Kierkegaard is strongly aware of the naure of law, and though he does not go into the development
of sovereignty and law in Rome and then the Middle Ages, in the way that Foucault does with his
understanding of 'juridification''. However, Kierkegaard does have a lot to say about the role of the
judge, particularly with regard to Judge (or Assessor) William in Either/Or I, who also appears
in Stages on Life's Way.
William expresses a devotion both to law and to a socially diluted understanding of Christianity as a
set of general rules (even if he is aware in principle that Christianity should pose a deeper
challenge), which makes him something of a stand in for Hegel, as a well as a representative of an
Aristotelian understanding. Kierkegaard seems inclined to take up Descartes plus Luther scepticism
of Aristotelianism, including its Medieval Scholastic expression, even though Kierkegaard's
theology and philosophy go some way beyond the author of the 95 theses of Wittenberg and the the
supposed Father of Modern Philosophy. In that context, Kierkegaard might seem remote from the
Medieval revival of Roman law and the Enlightenment or Hegelianised Enlightenment advocacy of
a legally defined state, which has the sovereignty to enforce that laws that allow civil society.
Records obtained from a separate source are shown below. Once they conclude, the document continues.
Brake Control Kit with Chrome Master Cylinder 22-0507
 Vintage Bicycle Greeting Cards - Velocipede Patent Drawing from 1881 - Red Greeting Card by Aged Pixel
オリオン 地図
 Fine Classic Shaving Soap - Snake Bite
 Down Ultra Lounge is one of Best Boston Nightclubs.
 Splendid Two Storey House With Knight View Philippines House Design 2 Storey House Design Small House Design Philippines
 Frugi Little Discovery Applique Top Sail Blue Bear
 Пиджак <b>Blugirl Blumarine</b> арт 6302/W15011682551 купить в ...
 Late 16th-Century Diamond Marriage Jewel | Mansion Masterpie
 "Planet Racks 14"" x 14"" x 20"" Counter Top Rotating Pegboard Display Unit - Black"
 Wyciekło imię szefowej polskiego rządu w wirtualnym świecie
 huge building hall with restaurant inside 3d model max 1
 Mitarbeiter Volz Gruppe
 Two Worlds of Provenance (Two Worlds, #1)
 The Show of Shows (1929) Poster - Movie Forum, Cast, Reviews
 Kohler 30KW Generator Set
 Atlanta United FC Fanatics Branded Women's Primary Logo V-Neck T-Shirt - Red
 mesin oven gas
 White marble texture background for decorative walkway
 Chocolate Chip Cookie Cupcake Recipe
Kierkegaard is not rejecting the world of 'jurdification', or legalistic state plus legalistic civil
society, as his comments on Danish politics suggest an acceptance of a contract between sovereign
and subjects, which should sometimes be revised. The struggle between traditional sovereignty and
revolutionary demands for a new contract can even suggest a desire for the absolute beyond relative
political positions, that can bring us to the verge of a proper understanding of Christianity,
presuming we do make the transition from thinking of th political state as absolute to the absolute
in all experience.
The absolute of the Christian god is something we can have some grasp of, according to
Kierkegaard, through understanding in a very experiential implicit sense of understanding the
absolute nature of our own subjectivity. We cannot grasp our self as a series of discrete moments, a
mode which is aesthetic, but as something absolute in relation to moments of experience. In one
sense, the absolute in Kierkegaard leads us to a metaphysical god external to the world and us, but
that is not what is emphasised by Kierkegaard who explores subjectivity as what is constantly
dealing with the tension between relative and absolute in experience, and can only do so
successfully through some distance from the world of legality and abstract sovereignty. The
concrete sovereignty experienced in the struggle between monarchist reaction and democratic
revolution is itself part of the experience of the more than 'juridical'.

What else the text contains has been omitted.